What does that mean?

It's false

How do you know?

where are the proofs?

Move 4abcd to the other side of the inequality, take sqare root of both sides. This should immediately look like a familiar inequality, with minor complications.

Why don't you just do the proof? What you said makes little sense.

let them all equal 1 lol

It's false, consider

a = -2b, -c/12 < d < 0

divide by (b d)^2 set A=a/b, C = c/d, get
(A-C)^2 + 2 A + 2 C, and it's obvious

>a = -2b

They're all positive.

That's what you're supposed to prove.

[math](1*1+1*1+1*1)^2 - 4*1*1*1*1 > 0 \\ (3)^2 - 4 > 0 \\ 9-4>0 \\ 5>0[/math]

No, you're trying to prove the left expression given the right.

sorry, should be
(A-C)^2 + 2 A + 2 C + 1 > 0
where A = a/b, C=c/d.
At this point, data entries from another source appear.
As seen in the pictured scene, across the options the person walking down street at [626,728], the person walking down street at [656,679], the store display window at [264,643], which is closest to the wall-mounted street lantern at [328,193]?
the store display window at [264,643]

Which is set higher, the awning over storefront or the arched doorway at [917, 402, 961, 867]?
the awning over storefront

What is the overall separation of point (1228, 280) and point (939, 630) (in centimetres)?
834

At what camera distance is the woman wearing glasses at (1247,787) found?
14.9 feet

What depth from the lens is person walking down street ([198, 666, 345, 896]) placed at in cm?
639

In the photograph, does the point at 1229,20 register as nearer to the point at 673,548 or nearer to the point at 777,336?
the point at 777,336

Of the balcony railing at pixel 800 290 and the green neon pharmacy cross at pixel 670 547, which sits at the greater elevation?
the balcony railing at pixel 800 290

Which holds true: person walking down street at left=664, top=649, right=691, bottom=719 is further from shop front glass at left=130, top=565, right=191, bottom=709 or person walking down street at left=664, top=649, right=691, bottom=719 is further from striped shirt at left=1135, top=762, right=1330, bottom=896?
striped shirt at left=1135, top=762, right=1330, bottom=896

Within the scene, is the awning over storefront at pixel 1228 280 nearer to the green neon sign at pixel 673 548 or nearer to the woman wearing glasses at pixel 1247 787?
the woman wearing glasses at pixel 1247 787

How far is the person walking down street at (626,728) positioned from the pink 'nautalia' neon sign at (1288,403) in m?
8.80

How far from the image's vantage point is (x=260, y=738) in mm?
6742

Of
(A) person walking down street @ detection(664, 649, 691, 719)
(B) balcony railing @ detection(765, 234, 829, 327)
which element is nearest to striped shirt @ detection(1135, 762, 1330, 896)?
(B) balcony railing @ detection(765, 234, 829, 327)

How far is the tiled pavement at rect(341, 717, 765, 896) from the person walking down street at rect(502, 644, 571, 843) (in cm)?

Still obvious.

The original expression is just
((a/b-c/d)^2 + 2 a/b + 2 c/d + 1)*(b d)^2 >0

I'm not doing your homework, you fucking mongoloid. Do exactly what I said. It's a simple application of AM-GM.

Move 4abcd to the right hand side, expand the term in parentheses, then do some algebra and you should be fine.

But your statement is meaningless. What numbers am I allowed use? It isn't true if I can use negatives.

you can replace a,b,c,d>0 with the weaker condition
a/b + c/d > 0

I think you've done it my friend. Thanks.

Get a really big computer and try all combinations of numbers smaller than 10^200, easy proof. This is how the goldbach conjecture was proven.

wolframalpha.com/input/?i=(a d + b c + b d)^2 - 4 a b c d > 0

print this out and hand it to your teacher

(ad + bc)^2 - 4abcd > 0 is true when a,b,c,d > 0

(ad + bc + bd)^2 - 4abcd > 0

root ((ad + bc + bd)^2) >root( 4abcd)

(ad + bc + bd)^2 >2root(abcd)

Onli if a,b,c,d>0

ad + bc + bd >2root(abcd)

Only if a,b,c,d>0

You retard lmao